Crónica de Julián Castells, AdR  

     El hotel no tiene un gran cartel que nos haga saber que está ahí; el hotel, Plaza Acueducto se llama, está al ladito de otro cuyo nombre es Acueducto; al hotel se llega por una calle cuya entrada luce una placa de dirección prohibida. Pues eso, incidencias mil en la llegada. Pero todos llegamos.

Tras la alegría del reencuentro con los conocidos y de las presentaciones personales con los que participaban por primera vez, un pollo, ¡¡de corral y en pepitoria decía el menú!!, “deleitó” nuestros paladares y sació nuestro apetito, fuera por comerlo, fuera por quitar las ganas de comer. Nos acompaña de nuevo Helena a quien conocimos en Barcelona; su voz sigue siendo estentórea cuando clama y toda ella está en ese momento en que debe uno comérsela para no arrepentirse después de no haberlo hecho.

* _Enunciado_: Según la crónica, ¿cómo se llama el hotel al que llegan los participantes?

* _Datos recopilados_:
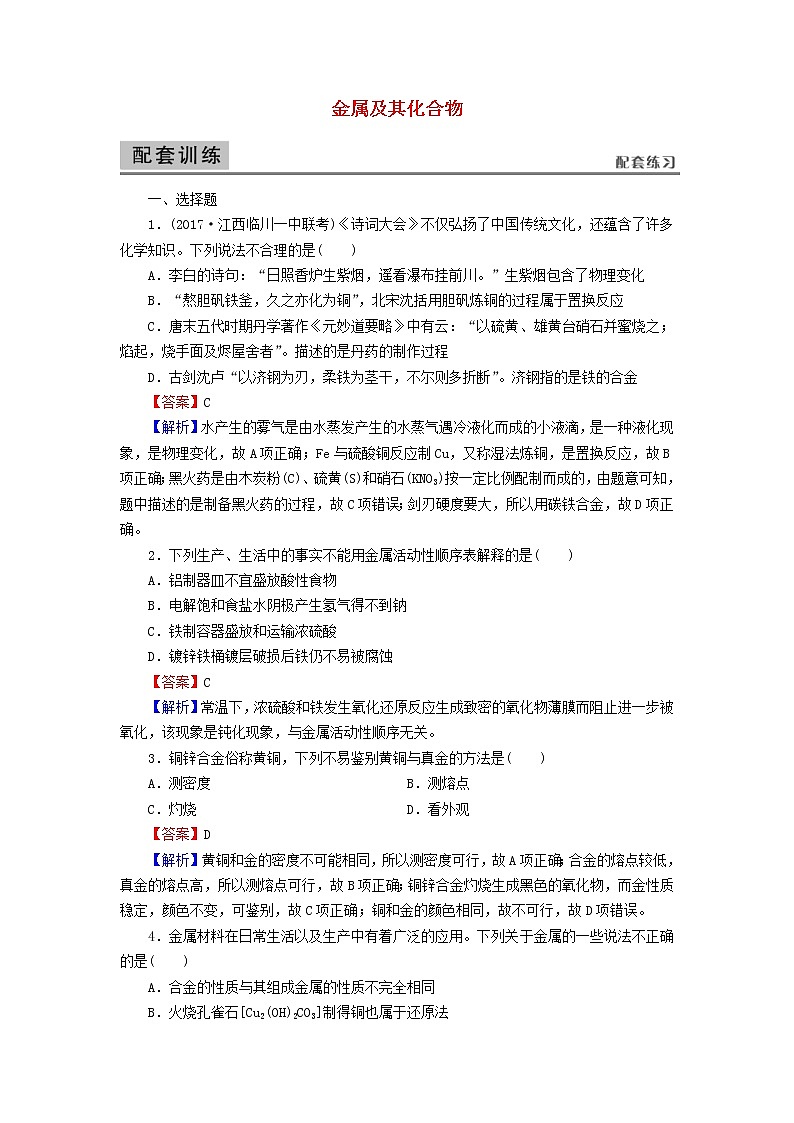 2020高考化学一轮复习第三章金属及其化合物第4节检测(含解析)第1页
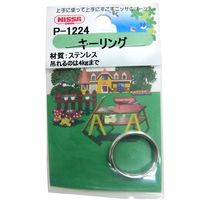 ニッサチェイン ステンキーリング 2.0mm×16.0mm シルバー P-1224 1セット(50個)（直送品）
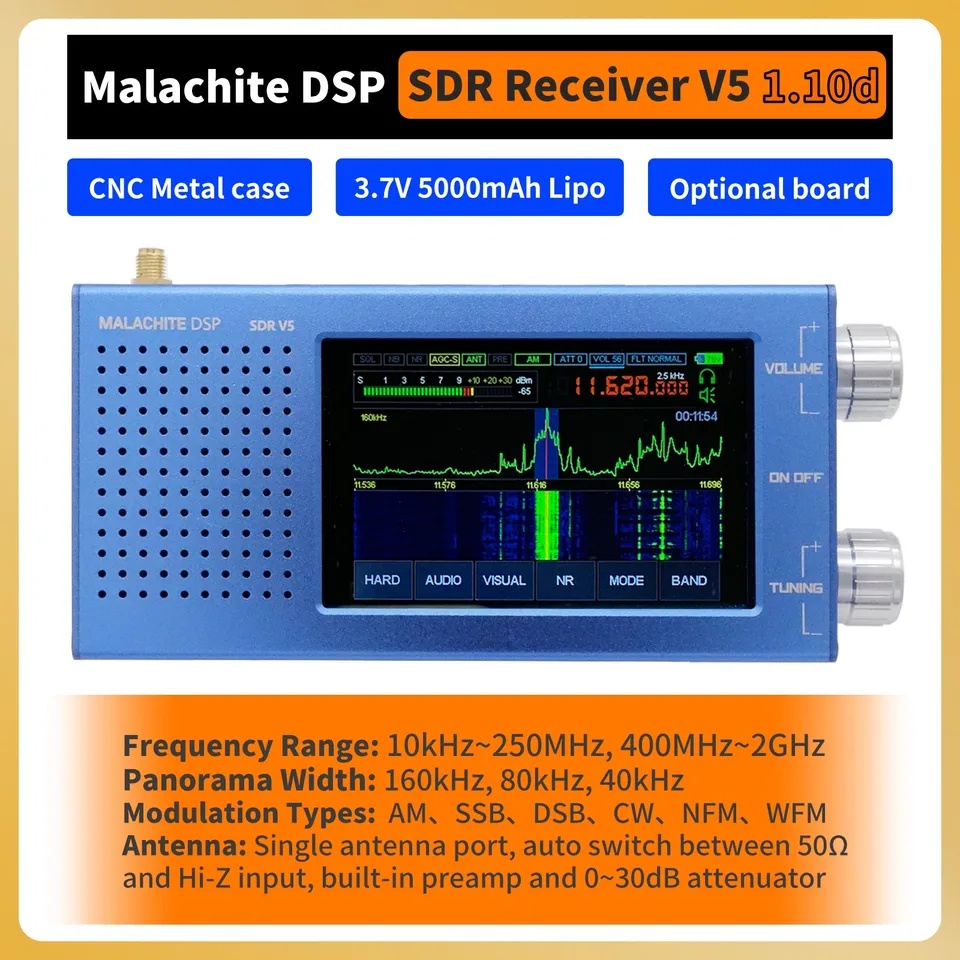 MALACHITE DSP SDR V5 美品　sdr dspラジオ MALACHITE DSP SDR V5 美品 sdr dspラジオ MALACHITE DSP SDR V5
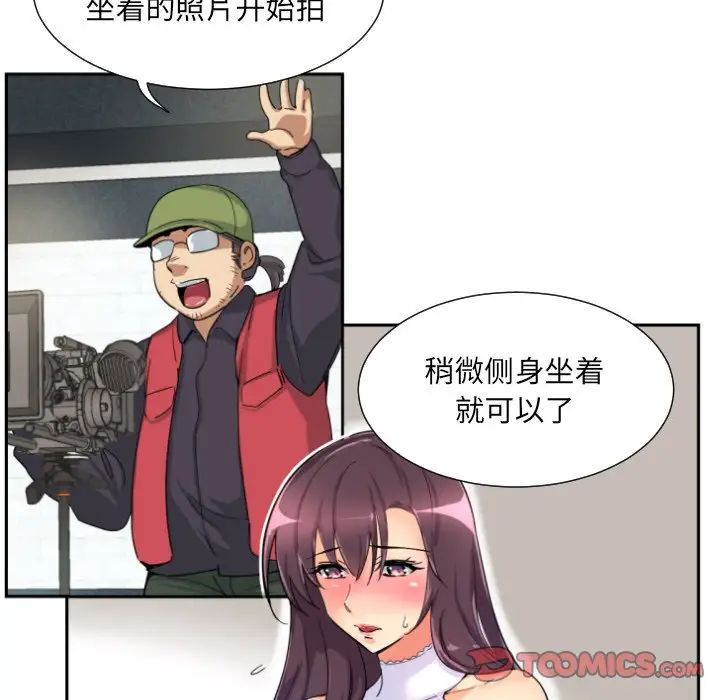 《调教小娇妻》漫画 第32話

* _Respuesta_: Plaza Acueducto.